Dank dieser Linie von Premierminister Draghi komme »das Geld aus der EU«, denn »sonst würden sie es uns nicht geben«, kommentiert das kommunistische Onlineportal »Contropiano«. Aber selbst die EZB, die jahrzehntelang mit Draghi an der Spitze die Rolle des »Hüters des Sparens« einnahm, wisse »angesichts der plötzlich allgegenwärtigen und überall virulenten Inflation nicht mehr, was sie tun soll«.
Contropiano bezeichnet die Rekord-Inflation als Resultat des »kriminellen Managements der Pandemie«, der Durchsetzung der Richtlinien der EU mit »Tränen und Blut«, in der Italien zu einem »privilegierten Versuchskaninchen« und einem »Ort des Experimentierens« gemacht wurde.
Gegen die Abwälzung der Krisenlasten auf die arbeitenden Menschen haben die Basis-Gewerkschaften für den heutigen Samstag zu Protestdemonstrationen in ganz Italien – von Mailand, Genua, Turin über Rom bis Neapel und Palermo – unter der Losung »No Draghi Day« aufgerufen.

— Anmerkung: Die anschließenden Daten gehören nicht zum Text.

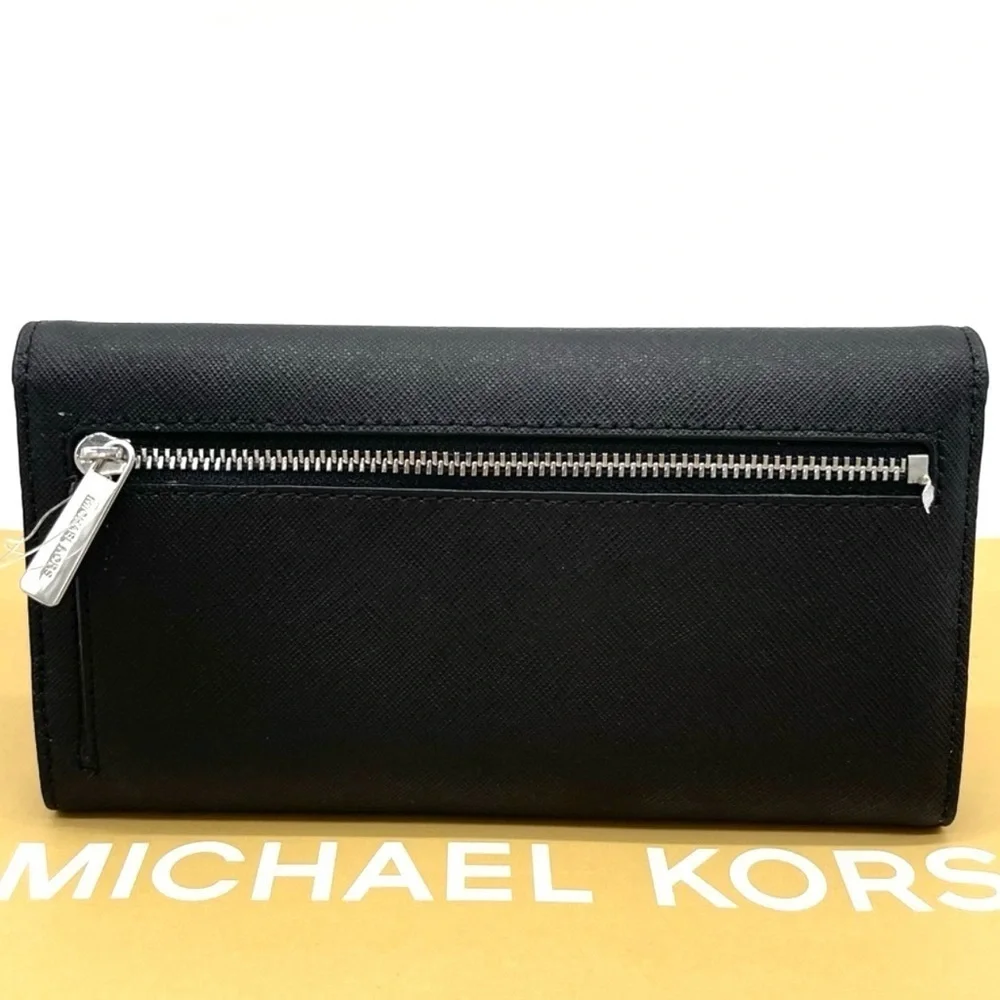 Michael Kors Large Trifold Wallet Black (NWT) - Picture 3 of 7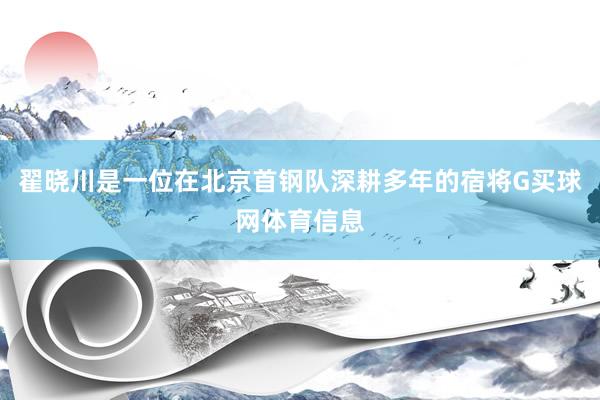 翟晓川是一位在北京首钢队深耕多年的宿将G买球网体育信息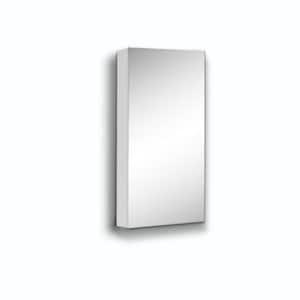15 in. W x 30 in. H Large Rectangular Recessed or Surface Mount Medicine Cabinet with Mirror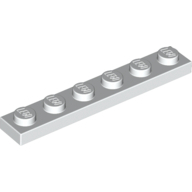 Plate 1X6 - White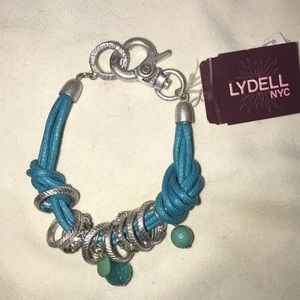 NWT Lydell NYC Turquoise Charm Bracelet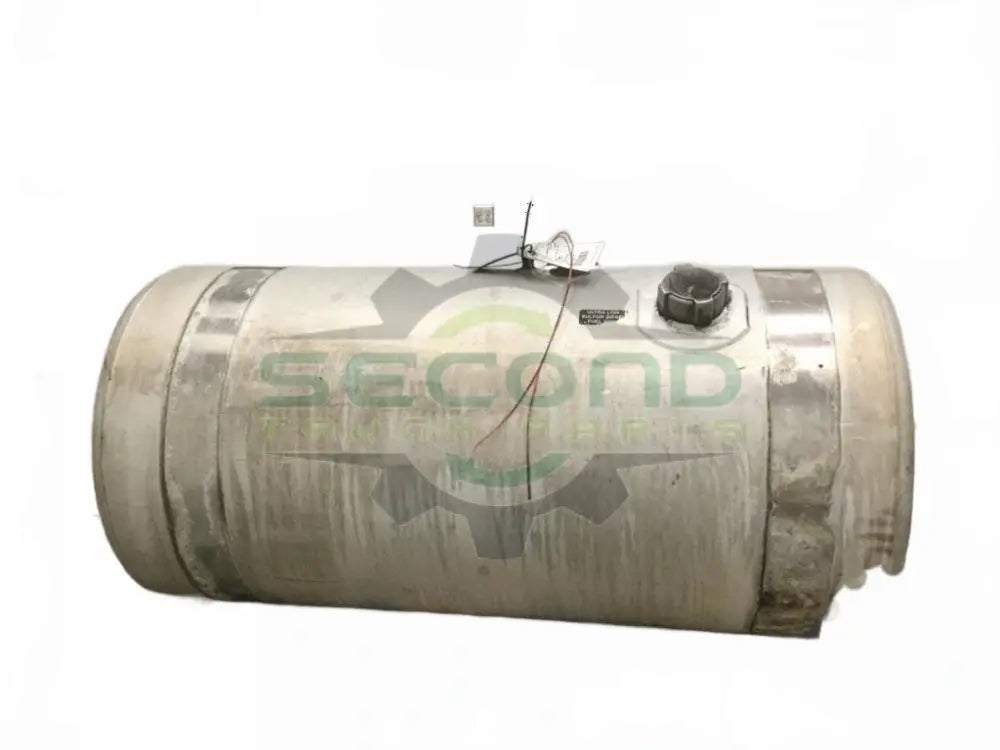 Aluminum LH Fuel Tank measures 25" x 50" 100 gallon rear filler - Second Truck Parts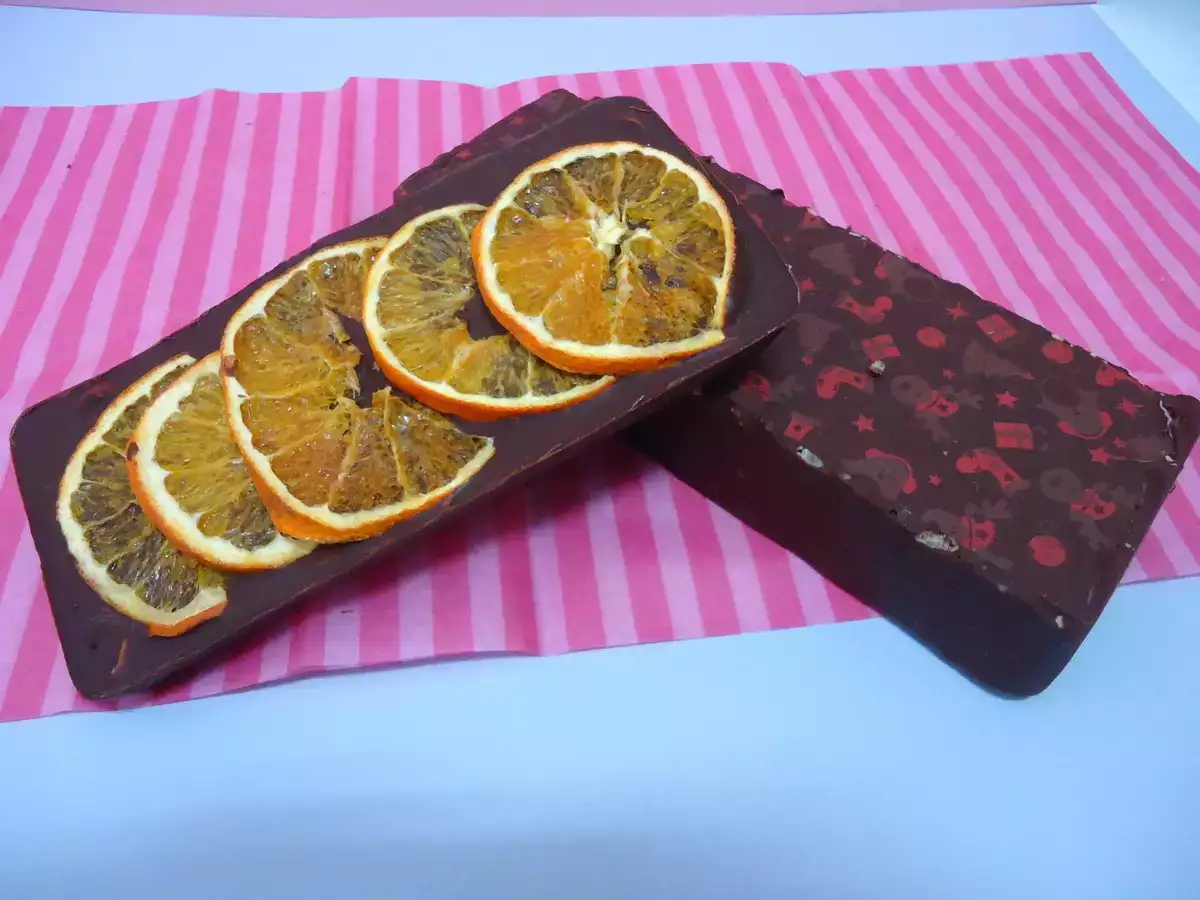 Turron tipo Suchard y turron de naranja y frutos secos sin azucar - foto 2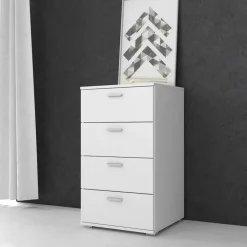 Meubella - Ladekast Dento - Wit - 50 cm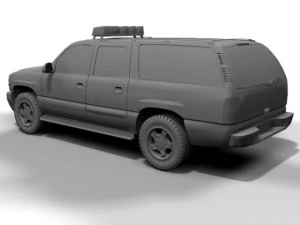 nypd chevrolet suburban 3D Model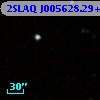 2SLAQ J005628.29+000705.1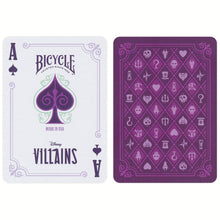 Įkelti vaizdą į galerijos rodinį, Bicycle Kortos Disney Villains Violetinės
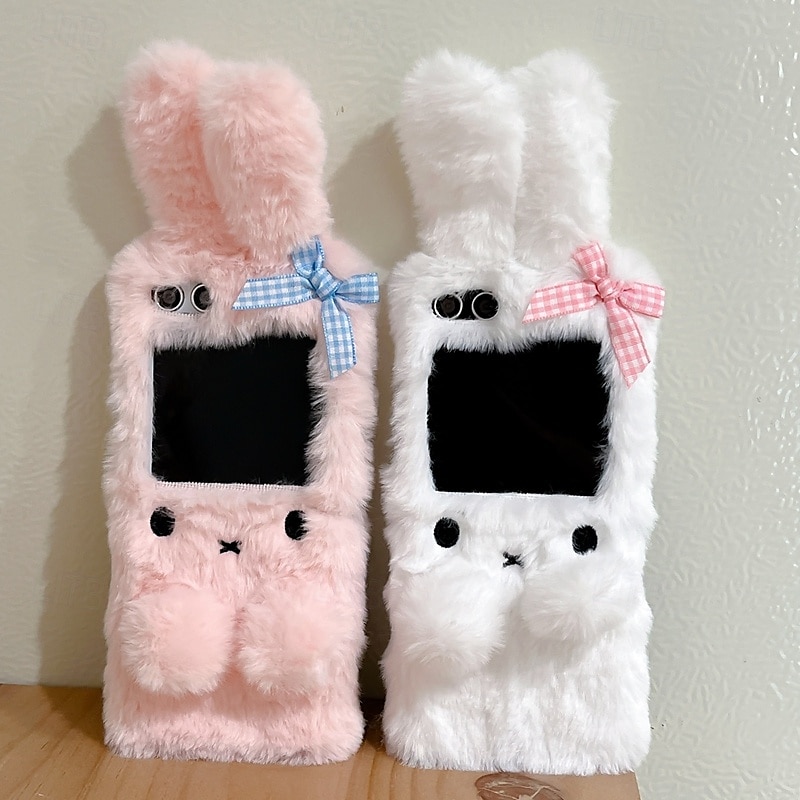 teléfono Funda Para Z Flip 7 Z Flip 6 Z Flip 5 Z Flip 4 Z Flip 3 Funda Trasera con Soporte Antigolpes Retro Felpa 2025 - $18.99 –P1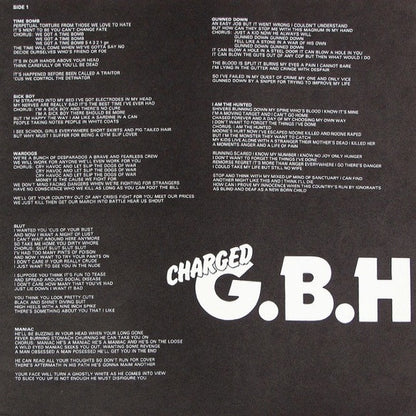 Charged G.B.H* ‎– City Baby Attacked By Rats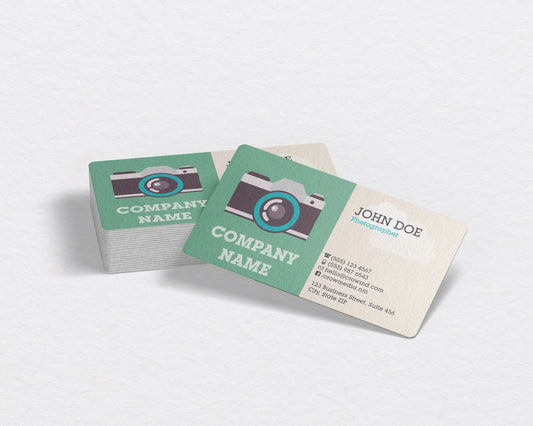 Photographer Business Card Template | Professional Studio Look | PH7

Der u.a. von allen COBAS-Organisationen, von OFF MARKET, ORSA, SGB, USI-CIT erlassene Aufruf entlarvt die wirtschaftlichen Maßnahmen der Draghi-Regierung – Entlassungen, Privatisierungen – als einen neuen Angriff auf die Lebensbedingungen der schwächsten sozialen Sektoren, während gleichzeitig die großen Unternehmen zusätzliche Finanzeinnahmen erhalten.